What to work on
Say how many lines below hold the word "genomes"; give the number by itself.

Collected data entries:
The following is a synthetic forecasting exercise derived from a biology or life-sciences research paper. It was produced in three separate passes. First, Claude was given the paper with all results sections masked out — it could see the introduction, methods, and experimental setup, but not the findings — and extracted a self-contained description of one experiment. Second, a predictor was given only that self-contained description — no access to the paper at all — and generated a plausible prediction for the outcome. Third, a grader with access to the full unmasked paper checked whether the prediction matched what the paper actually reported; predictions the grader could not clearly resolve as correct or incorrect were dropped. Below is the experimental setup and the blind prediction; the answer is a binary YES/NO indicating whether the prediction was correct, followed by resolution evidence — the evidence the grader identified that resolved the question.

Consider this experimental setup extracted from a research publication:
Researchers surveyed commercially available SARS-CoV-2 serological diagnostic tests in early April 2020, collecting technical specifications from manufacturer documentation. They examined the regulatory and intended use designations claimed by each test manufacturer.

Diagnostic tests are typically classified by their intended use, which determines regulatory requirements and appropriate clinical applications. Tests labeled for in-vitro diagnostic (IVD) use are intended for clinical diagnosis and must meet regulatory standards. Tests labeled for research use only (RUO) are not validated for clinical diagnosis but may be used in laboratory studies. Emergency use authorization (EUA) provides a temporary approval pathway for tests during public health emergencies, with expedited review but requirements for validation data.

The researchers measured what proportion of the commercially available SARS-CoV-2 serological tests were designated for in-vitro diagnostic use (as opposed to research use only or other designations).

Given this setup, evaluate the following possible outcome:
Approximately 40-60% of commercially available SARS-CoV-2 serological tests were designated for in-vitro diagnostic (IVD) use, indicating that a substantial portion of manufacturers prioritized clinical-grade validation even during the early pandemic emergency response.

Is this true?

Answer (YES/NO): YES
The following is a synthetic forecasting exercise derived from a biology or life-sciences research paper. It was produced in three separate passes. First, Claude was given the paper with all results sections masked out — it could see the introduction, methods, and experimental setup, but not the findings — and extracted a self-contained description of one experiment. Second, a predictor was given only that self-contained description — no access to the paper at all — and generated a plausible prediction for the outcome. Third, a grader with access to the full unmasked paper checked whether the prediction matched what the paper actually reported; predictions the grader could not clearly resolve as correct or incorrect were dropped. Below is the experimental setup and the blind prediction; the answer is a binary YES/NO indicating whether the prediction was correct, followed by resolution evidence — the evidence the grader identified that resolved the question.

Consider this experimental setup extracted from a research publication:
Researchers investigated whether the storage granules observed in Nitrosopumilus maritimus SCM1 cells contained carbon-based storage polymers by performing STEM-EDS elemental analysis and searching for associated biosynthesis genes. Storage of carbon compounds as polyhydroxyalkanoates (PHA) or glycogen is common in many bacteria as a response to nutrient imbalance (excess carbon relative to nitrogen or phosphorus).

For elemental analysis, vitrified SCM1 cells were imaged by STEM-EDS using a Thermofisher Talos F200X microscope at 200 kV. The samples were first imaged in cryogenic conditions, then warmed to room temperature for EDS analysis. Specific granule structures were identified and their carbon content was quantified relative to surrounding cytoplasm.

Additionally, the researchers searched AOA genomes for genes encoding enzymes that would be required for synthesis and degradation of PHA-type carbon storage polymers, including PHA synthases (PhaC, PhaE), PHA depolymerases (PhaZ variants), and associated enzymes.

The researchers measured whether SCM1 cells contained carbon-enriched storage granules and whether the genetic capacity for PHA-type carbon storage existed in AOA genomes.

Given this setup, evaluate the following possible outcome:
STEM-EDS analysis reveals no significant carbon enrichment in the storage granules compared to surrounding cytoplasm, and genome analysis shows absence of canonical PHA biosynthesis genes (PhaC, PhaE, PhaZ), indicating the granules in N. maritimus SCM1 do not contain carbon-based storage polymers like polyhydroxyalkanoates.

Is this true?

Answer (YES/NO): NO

Reply to the task
2